======== Exercise text

The opinion of the court was delivered by: CHIN



 These related diversity actions arise from the sale of allegedly defective coin-operated telephones ("COTs") manufactured by defendant Seiscor Technologies, Inc. ("Seiscor"), a subsidiary of Switchcraft, Inc. ("Switchcraft"), which is a subsidiary of defendant Raytheon Company ("Raytheon"). The cases were consolidated for discovery, and before the Court are defendants' renewed motions for summary judgment in both cases.

 For the reasons stated below, the motions are granted in part and denied in part.


 A. The Facts

 1. The Pay Tel Case

 Plaintiff Pay Tel Systems, Inc. ("Pay Tel") is engaged in the business of purchasing and leasing COTs and providing coin-operated telephone services. It distributes COTs to other vendors for resale and also leases or sells COTs to "location owners," such as barber shops, hair salons and restaurants. (Pay Tel Cmplt. P 2; Tr. 27). *fn1" Plaintiff National Expert Assist, Inc. ("NEA") was added as a plaintiff in the third amended complaint, apparently because certain of Pay Tel's claims had been "completely assigned" to it. (Pay Tel Cmplt. P 6).

 Defendant Seiscor designs, manufactures and sells COTs. Plaintiffs allege that defendant Raytheon exercised "direct and complete control" over its subsidiaries, including Switchcraft, which in turn owns Seiscor. Pay Tel seeks to pierce the corporate veil to reach Raytheon by arguing, in effect, that Seiscor is the alter ego of Switchcraft and that, in turn, Switchcraft is the alter ego of Raytheon. (Pay Tel Cmplt. P 3). *fn2"

 In September 1985, Pay Tel and Seiscor entered into a "Dealer Agreement" whereby Pay Tel agreed to act as a "dealer" to sell Seiscor's COTs. (Fabrikant 6/22/94 Aff. Exh. A). The Dealer Agreement required Pay Tel, as the "Dealer," to issue a "blanket" written purchase order for a quantity of phones, which was to be the Dealer's "commitment" for six months. (Id.). At that time Pay Tel issued a blanket purchase order for 1,500 phones, which apparently was in addition to 500 phones that Pay Tel had previously ordered, for a total of 2,000 phones ordered. (DX J; Fabrikant 6/22/94 Aff. P 1 & Exh. G). Pay Tel received only 872 COTs directly from Seiscor, for which it paid some $ 665,000, but these phones purportedly turned out to be defective and began to malfunction. (Pay Tel Cmplt. PP 42-44). Seiscor refused to authorize the return of the phones, and instead induced Pay Tel to purchase replacement parts from it for some $ 400,000. (Pay Tel Cmplt. PP 47-48).

================

Work instruction 1>
Answer these questions using the court opinion.
(a) Of which company is Seiscor a subsidiary?
(b) In what month and year did Pay Tel and Seiscor enter into the Dealer Agreement?
(c) How many coin-operated telephones did Pay Tel receive directly from Seiscor?
Work instruction 2> Reproduce the part of the court opinion starting at "For the reasons" and ending at "Cmplt. P 6).".

======== Dataset section

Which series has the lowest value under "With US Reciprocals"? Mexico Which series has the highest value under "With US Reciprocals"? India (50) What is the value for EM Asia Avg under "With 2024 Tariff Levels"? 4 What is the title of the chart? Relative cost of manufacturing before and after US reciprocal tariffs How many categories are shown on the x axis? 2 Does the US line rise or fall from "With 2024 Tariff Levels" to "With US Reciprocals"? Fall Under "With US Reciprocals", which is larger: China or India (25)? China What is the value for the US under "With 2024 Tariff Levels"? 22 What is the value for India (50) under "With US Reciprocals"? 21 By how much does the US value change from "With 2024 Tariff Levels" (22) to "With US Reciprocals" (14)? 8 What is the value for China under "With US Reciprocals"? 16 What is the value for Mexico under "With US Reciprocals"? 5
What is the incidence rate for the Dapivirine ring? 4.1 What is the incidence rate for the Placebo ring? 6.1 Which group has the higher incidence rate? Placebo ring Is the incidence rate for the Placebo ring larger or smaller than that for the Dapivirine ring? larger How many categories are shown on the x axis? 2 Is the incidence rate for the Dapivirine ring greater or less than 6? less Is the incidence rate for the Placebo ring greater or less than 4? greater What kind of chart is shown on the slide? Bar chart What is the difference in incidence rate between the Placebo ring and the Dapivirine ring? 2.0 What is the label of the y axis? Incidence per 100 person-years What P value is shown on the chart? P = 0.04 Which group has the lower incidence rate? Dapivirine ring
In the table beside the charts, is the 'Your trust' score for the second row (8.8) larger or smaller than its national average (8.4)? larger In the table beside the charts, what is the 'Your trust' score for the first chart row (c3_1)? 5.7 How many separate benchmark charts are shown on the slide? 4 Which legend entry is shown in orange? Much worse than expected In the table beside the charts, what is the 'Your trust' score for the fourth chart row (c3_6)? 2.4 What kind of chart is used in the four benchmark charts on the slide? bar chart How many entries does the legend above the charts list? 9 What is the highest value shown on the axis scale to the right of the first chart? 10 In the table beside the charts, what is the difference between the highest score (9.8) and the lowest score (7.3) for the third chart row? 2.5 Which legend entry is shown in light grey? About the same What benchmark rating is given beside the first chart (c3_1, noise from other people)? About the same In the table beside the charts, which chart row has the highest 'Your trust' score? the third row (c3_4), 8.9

================

Answer area 1>
(a) Switchcraft, Inc.
(b) September 1985
(c) 872

Answer area 2>
For the reasons stated below, the motions are granted in part and denied in part.


 A. The Facts

 1. The Pay Tel Case

 Plaintiff Pay Tel Systems, Inc. ("Pay Tel") is engaged in the business of purchasing and leasing COTs and providing coin-operated telephone services. It distributes COTs to other vendors for resale and also leases or sells COTs to "location owners," such as barber shops, hair salons and restaurants. (Pay Tel Cmplt. P 2; Tr. 27). *fn1" Plaintiff National Expert Assist, Inc. ("NEA") was added as a plaintiff in the third amended complaint, apparently because certain of Pay Tel's claims had been "completely assigned" to it. (Pay Tel Cmplt. P 6).